→ **주어진 레코드**:
▬▬▬▬▬▬

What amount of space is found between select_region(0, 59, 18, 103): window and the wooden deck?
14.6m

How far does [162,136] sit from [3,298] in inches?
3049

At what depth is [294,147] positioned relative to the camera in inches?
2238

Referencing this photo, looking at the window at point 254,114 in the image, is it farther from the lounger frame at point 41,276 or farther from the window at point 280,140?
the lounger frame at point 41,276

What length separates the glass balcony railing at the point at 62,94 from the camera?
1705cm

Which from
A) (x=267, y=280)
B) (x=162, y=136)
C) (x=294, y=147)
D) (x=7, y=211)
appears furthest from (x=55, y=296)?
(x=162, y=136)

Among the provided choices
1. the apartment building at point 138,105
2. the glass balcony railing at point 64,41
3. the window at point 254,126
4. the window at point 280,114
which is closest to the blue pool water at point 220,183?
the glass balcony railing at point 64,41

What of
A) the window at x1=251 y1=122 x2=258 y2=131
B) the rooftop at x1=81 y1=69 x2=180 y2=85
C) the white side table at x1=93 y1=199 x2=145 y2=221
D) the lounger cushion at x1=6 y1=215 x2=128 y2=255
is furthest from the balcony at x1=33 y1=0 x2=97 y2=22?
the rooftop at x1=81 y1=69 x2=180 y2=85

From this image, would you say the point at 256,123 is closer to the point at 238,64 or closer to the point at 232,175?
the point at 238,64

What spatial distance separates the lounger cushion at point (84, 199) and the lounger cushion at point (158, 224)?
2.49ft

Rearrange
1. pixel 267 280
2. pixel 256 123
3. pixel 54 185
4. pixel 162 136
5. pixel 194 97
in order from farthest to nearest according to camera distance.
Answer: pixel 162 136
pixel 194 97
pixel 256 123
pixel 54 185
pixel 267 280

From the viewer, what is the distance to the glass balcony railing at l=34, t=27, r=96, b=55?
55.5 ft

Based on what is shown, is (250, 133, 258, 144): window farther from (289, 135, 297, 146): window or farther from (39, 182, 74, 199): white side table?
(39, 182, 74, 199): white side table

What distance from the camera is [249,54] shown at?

▬▬▬▬▬▬

→ **문제 설명**:
위 레코드 전체를 글자 하나 바꾸지 말고 그대로 옮겨 적으십시오.

→ **출력 결과**:
What amount of space is found between select_region(0, 59, 18, 103): window and the wooden deck?
14.6m

How far does [162,136] sit from [3,298] in inches?
3049

At what depth is [294,147] positioned relative to the camera in inches?
2238

Referencing this photo, looking at the window at point 254,114 in the image, is it farther from the lounger frame at point 41,276 or farther from the window at point 280,140?
the lounger frame at point 41,276

What length separates the glass balcony railing at the point at 62,94 from the camera?
1705cm

Which from
A) (x=267, y=280)
B) (x=162, y=136)
C) (x=294, y=147)
D) (x=7, y=211)
appears furthest from (x=55, y=296)?
(x=162, y=136)

Among the provided choices
1. the apartment building at point 138,105
2. the glass balcony railing at point 64,41
3. the window at point 254,126
4. the window at point 280,114
which is closest to the blue pool water at point 220,183?
the glass balcony railing at point 64,41

What of
A) the window at x1=251 y1=122 x2=258 y2=131
B) the rooftop at x1=81 y1=69 x2=180 y2=85
C) the white side table at x1=93 y1=199 x2=145 y2=221
D) the lounger cushion at x1=6 y1=215 x2=128 y2=255
is furthest from the balcony at x1=33 y1=0 x2=97 y2=22?
the rooftop at x1=81 y1=69 x2=180 y2=85

From this image, would you say the point at 256,123 is closer to the point at 238,64 or closer to the point at 232,175?
the point at 238,64

What spatial distance separates the lounger cushion at point (84, 199) and the lounger cushion at point (158, 224)?
2.49ft

Rearrange
1. pixel 267 280
2. pixel 256 123
3. pixel 54 185
4. pixel 162 136
5. pixel 194 97
in order from farthest to nearest according to camera distance.
Answer: pixel 162 136
pixel 194 97
pixel 256 123
pixel 54 185
pixel 267 280

From the viewer, what is the distance to the glass balcony railing at l=34, t=27, r=96, b=55?
55.5 ft

Based on what is shown, is (250, 133, 258, 144): window farther from (289, 135, 297, 146): window or farther from (39, 182, 74, 199): white side table?
(39, 182, 74, 199): white side table

What distance from the camera is [249,54] shown at?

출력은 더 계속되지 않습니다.